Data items
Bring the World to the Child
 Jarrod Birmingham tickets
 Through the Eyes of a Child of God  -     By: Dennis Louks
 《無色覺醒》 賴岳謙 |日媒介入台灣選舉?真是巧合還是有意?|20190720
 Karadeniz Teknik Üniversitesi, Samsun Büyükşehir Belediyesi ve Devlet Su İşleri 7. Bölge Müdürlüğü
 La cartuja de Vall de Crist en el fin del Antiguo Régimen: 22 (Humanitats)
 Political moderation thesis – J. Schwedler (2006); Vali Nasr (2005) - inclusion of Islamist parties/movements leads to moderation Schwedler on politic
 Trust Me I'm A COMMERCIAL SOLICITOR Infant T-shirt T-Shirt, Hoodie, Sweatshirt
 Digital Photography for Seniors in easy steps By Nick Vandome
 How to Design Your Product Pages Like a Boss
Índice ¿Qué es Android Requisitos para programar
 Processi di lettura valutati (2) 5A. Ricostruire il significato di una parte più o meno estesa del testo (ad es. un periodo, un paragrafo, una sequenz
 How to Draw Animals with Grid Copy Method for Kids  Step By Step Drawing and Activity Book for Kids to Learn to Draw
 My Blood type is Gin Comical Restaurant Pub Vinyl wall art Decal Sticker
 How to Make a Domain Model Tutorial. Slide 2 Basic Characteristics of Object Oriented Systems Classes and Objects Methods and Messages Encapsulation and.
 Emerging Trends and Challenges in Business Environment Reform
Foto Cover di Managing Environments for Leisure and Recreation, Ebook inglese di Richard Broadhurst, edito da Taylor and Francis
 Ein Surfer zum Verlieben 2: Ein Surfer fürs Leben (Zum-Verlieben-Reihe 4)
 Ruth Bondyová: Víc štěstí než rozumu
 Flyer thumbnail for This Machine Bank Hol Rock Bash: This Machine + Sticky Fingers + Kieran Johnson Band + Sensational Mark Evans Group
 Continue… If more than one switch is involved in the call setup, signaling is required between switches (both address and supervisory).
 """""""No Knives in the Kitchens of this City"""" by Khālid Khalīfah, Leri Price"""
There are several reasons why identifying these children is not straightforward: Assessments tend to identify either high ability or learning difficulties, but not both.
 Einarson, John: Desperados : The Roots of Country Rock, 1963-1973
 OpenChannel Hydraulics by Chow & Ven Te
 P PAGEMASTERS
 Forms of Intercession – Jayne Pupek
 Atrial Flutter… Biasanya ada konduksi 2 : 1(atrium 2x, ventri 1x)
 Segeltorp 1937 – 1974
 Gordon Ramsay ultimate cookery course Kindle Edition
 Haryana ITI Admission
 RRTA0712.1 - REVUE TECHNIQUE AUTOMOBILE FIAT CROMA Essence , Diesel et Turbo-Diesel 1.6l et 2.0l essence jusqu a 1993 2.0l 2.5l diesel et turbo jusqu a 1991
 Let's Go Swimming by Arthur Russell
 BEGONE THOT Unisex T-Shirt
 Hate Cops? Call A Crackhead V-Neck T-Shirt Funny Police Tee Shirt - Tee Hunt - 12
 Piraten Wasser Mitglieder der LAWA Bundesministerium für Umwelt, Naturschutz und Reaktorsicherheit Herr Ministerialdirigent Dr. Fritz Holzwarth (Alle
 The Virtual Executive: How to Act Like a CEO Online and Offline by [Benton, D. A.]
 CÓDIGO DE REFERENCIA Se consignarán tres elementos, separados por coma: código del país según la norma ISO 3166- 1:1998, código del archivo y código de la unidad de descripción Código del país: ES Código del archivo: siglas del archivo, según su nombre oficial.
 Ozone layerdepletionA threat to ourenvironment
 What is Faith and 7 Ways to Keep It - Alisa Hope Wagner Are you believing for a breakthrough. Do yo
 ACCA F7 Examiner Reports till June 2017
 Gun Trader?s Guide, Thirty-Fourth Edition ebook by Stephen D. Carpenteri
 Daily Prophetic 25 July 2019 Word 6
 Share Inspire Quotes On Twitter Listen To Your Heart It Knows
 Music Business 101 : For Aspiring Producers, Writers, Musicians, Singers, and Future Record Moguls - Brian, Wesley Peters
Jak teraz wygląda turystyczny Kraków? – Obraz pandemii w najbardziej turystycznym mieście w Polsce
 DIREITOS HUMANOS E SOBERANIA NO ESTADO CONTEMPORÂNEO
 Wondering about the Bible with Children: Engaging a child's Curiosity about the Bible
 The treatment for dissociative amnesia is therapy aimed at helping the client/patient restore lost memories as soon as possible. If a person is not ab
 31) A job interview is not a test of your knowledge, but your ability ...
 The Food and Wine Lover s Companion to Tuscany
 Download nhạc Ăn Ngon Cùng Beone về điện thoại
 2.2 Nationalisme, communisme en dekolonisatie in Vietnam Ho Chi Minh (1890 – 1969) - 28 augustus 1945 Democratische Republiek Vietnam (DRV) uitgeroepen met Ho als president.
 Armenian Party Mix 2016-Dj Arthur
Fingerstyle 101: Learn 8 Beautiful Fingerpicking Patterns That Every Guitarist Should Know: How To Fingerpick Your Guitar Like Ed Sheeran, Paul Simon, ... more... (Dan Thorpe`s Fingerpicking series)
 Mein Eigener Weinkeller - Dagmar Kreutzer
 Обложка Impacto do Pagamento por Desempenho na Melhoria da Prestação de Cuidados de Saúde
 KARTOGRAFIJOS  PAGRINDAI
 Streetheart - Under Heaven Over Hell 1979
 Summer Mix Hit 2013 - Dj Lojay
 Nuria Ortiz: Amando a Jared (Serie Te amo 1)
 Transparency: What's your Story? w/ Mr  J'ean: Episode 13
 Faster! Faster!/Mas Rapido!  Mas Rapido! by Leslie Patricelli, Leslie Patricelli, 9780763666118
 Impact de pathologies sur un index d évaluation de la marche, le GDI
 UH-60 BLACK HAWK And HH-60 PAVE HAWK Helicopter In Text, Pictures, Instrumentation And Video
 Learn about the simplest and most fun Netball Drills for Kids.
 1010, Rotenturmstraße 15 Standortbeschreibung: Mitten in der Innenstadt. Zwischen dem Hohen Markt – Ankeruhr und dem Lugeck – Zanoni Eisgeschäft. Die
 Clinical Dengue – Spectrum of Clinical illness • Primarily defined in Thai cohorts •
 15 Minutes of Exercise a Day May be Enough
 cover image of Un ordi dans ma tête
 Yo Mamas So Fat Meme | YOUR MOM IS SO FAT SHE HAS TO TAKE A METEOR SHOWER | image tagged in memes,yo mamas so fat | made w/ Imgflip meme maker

## What this task involves
Begin with the first line of the records and finish with the line containing "La cartuja de". Reproduce those lines exactly, both ends included, and nothing else.

## Exercise result
Bring the World to the Child
 Jarrod Birmingham tickets
 Through the Eyes of a Child of God  -     By: Dennis Louks
 《無色覺醒》 賴岳謙 |日媒介入台灣選舉?真是巧合還是有意?|20190720
 Karadeniz Teknik Üniversitesi, Samsun Büyükşehir Belediyesi ve Devlet Su İşleri 7. Bölge Müdürlüğü
 La cartuja de Vall de Crist en el fin del Antiguo Régimen: 22 (Humanitats)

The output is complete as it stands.